--- Excerpt to read ---
..........

The Fresh Loaf

A Community of Amateur Bakers and Artisan Bread Enthusiasts.

Flours, flours and more flours!

dscheenaard's picture
dscheenaard

Flours, flours and more flours!

 Hey all, pretty new to the world of artisanal bread baking but I am loving it. I made my first sourdough from a levain that I matured over a few weeks. I was very pleased with my first result (see pics). This had me wondering what a long ferment with all these various microbes would produce in terms of flavours. I have perused the internet a bit and found a little bit of knowledge on the various grains used in bread making and their profiles. 

I'd love to hear what flours you enjoy using and maybe offer some bakers percentages for formulas with such grains. The following list I have on this post are some recipe percentages I found online when browsing. I'd appreciate any feedback on what you think about them as well as any further knowledge on the flavour profiles and dough characteristics the flour imparts on a bread dough. It's all so exciting to me how complex something as simple as bread is. i want to experiment and try tons of different combinations.

..........

--- Stated problem ---
Reproduce the section of the bread-baking forum post above, starting at "A Community of" and ending at "and their profiles.".

..........

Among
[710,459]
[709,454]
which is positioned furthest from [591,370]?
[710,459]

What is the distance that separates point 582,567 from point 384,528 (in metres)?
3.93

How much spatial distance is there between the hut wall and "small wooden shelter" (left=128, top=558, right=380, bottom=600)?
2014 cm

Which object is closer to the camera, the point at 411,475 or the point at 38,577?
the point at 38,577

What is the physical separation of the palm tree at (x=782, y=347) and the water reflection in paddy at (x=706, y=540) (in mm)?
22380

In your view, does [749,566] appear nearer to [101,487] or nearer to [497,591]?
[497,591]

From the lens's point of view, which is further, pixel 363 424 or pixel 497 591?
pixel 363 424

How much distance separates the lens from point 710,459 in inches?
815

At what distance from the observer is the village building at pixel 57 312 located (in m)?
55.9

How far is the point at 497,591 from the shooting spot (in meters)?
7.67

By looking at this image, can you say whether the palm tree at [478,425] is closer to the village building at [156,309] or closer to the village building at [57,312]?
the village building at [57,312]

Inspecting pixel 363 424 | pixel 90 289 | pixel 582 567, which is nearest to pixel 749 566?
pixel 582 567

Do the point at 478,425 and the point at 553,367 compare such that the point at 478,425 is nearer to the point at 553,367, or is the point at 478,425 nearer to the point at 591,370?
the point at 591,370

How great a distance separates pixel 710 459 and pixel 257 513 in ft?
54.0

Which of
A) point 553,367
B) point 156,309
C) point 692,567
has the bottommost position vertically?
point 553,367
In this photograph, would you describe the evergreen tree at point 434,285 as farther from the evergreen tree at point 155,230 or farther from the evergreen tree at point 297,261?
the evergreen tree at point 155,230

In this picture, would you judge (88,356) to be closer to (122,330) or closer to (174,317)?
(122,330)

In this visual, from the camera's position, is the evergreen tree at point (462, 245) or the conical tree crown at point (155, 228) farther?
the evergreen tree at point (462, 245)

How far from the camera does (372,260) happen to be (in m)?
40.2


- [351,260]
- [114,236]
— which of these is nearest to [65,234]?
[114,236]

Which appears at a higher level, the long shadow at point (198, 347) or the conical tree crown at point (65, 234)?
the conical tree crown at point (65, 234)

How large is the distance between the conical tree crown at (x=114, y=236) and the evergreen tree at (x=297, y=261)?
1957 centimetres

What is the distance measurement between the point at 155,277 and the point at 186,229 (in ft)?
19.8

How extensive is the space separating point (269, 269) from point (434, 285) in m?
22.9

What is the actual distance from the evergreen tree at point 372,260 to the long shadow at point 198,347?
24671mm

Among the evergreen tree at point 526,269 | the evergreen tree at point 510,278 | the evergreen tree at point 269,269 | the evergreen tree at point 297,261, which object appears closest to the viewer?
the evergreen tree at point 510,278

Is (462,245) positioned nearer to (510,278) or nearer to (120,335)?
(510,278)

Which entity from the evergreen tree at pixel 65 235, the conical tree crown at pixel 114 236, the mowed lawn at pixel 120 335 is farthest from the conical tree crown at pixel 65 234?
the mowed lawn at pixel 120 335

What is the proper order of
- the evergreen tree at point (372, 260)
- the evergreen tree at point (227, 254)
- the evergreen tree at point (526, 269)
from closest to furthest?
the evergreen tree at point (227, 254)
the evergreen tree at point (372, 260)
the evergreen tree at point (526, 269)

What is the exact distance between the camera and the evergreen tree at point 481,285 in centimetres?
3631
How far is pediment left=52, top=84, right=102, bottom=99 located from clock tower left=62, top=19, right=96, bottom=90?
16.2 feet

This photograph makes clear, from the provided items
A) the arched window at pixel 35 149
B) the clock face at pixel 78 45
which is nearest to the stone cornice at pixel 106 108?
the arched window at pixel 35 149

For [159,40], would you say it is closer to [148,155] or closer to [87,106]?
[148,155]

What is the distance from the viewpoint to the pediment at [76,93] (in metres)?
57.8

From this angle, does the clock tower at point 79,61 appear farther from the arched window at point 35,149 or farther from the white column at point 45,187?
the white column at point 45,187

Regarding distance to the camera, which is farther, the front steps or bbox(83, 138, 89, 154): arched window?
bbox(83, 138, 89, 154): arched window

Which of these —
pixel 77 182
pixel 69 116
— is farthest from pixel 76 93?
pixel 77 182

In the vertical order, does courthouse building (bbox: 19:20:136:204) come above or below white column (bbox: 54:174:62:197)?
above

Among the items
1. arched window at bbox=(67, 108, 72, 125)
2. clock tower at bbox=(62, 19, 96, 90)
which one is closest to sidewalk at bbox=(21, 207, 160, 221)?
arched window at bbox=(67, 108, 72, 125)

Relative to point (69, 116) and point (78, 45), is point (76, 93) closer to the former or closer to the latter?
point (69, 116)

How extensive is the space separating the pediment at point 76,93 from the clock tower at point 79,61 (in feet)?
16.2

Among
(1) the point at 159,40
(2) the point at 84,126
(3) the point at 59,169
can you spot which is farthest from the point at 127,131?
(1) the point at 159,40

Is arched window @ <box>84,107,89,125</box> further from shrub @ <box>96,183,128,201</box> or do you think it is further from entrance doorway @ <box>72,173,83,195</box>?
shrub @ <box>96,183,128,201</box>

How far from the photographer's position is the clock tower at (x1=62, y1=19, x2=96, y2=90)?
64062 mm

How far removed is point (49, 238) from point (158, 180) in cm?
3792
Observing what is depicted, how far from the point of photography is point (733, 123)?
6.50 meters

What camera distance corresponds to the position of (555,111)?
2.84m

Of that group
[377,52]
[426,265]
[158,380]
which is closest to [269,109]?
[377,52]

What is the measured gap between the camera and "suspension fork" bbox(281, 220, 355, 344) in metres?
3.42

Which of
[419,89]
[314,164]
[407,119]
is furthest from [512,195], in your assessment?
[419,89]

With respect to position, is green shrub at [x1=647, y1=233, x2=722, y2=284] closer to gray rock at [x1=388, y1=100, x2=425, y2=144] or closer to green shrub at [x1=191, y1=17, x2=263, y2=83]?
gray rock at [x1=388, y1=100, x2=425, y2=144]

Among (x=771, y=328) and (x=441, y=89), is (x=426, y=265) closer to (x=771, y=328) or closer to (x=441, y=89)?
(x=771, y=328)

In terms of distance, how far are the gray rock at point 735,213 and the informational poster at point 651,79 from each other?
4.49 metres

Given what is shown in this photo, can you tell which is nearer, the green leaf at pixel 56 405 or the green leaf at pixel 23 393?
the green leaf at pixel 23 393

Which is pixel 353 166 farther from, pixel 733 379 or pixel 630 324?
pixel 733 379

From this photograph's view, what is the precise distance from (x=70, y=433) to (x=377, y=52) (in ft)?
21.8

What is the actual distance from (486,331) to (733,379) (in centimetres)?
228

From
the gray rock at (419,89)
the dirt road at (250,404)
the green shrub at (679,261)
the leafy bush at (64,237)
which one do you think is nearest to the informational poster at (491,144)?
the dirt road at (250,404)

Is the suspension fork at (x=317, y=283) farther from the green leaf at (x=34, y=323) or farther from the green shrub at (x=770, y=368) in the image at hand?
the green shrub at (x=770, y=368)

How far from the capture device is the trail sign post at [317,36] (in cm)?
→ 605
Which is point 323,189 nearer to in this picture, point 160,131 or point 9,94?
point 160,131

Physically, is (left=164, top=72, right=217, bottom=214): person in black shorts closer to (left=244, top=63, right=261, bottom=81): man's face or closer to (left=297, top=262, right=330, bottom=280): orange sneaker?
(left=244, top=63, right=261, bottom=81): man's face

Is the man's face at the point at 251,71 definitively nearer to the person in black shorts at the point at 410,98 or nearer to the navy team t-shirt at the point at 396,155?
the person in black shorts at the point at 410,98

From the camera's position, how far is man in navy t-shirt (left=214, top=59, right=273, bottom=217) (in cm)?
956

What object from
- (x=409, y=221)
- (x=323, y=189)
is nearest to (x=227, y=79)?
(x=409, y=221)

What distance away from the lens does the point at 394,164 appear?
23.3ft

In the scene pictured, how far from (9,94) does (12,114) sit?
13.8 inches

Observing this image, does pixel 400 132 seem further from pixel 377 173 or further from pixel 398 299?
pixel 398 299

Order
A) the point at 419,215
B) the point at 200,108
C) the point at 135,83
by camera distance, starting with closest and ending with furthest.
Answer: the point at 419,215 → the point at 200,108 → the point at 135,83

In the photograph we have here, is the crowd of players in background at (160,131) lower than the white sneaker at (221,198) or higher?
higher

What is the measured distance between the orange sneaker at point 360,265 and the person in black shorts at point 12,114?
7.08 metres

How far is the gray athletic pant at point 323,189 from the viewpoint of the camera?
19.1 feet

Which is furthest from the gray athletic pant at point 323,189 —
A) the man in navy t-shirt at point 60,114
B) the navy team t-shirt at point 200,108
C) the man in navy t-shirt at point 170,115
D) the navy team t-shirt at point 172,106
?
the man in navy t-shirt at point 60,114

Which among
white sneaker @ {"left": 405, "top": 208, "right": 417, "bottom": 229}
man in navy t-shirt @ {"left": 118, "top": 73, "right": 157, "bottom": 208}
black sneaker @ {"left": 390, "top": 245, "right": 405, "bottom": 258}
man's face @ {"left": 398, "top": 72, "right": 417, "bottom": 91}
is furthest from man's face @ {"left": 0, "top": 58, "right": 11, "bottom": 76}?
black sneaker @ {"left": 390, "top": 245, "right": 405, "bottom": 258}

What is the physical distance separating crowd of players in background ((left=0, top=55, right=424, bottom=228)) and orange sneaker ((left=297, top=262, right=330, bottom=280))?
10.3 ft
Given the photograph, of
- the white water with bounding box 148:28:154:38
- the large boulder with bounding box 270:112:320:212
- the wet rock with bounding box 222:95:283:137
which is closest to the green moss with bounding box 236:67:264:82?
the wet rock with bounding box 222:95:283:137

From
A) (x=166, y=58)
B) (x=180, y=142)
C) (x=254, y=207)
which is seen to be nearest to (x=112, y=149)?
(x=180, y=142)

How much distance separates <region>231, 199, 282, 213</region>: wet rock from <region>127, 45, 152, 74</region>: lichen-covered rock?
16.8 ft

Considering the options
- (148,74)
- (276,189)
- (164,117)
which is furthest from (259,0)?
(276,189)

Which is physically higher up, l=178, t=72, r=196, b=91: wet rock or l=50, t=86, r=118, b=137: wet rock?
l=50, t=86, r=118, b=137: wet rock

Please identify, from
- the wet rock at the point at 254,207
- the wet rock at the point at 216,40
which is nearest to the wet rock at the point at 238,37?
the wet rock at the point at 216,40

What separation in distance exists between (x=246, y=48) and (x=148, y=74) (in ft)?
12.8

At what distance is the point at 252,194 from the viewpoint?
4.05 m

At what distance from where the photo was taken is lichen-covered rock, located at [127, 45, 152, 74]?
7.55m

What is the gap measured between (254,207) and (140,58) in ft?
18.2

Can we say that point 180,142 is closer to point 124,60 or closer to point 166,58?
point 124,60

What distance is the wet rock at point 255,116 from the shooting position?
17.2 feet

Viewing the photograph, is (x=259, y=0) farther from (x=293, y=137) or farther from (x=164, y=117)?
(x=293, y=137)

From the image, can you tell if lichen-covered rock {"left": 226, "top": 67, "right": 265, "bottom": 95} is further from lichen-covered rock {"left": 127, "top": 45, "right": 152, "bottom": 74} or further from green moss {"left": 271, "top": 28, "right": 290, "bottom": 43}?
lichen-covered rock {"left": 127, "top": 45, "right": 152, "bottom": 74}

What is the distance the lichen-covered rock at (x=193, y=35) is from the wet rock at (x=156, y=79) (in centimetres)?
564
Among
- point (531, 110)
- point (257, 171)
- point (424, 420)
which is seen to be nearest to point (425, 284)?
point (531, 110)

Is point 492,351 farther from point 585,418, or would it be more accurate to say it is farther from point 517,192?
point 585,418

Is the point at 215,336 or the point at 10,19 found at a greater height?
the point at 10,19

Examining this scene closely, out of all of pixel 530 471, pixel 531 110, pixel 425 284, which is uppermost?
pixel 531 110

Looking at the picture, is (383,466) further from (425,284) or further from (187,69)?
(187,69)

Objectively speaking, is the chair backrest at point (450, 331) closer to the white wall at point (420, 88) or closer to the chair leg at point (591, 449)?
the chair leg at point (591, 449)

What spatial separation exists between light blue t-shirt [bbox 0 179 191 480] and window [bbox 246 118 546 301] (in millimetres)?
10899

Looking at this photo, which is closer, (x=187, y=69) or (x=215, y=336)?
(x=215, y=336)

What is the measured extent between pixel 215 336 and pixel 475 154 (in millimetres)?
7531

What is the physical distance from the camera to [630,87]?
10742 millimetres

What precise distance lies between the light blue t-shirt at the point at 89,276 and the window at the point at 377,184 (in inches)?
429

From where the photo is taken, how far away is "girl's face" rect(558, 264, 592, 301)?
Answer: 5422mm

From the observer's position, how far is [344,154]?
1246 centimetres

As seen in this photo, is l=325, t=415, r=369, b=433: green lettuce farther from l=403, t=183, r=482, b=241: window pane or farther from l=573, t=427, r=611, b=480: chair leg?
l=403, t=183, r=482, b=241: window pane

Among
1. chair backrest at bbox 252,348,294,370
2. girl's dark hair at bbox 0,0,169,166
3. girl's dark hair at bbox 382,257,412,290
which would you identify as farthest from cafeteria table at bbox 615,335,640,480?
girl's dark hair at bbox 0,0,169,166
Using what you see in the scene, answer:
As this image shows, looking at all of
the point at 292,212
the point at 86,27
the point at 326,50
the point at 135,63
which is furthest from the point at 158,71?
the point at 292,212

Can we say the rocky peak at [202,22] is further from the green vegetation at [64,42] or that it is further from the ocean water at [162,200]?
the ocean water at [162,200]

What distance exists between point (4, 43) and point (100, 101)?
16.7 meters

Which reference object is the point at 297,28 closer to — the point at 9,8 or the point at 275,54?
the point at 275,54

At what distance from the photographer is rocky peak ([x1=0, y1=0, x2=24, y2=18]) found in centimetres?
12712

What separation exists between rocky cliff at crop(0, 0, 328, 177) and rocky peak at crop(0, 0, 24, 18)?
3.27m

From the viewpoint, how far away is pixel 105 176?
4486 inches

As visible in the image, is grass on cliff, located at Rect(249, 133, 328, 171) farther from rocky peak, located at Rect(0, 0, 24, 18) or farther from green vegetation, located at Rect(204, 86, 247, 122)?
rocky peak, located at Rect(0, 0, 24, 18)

..........

--- Result of the exercise ---
A Community of Amateur Bakers and Artisan Bread Enthusiasts.

Flours, flours and more flours!

dscheenaard's picture
dscheenaard

Flours, flours and more flours!

 Hey all, pretty new to the world of artisanal bread baking but I am loving it. I made my first sourdough from a levain that I matured over a few weeks. I was very pleased with my first result (see pics). This had me wondering what a long ferment with all these various microbes would produce in terms of flavours. I have perused the internet a bit and found a little bit of knowledge on the various grains used in bread making and their profiles.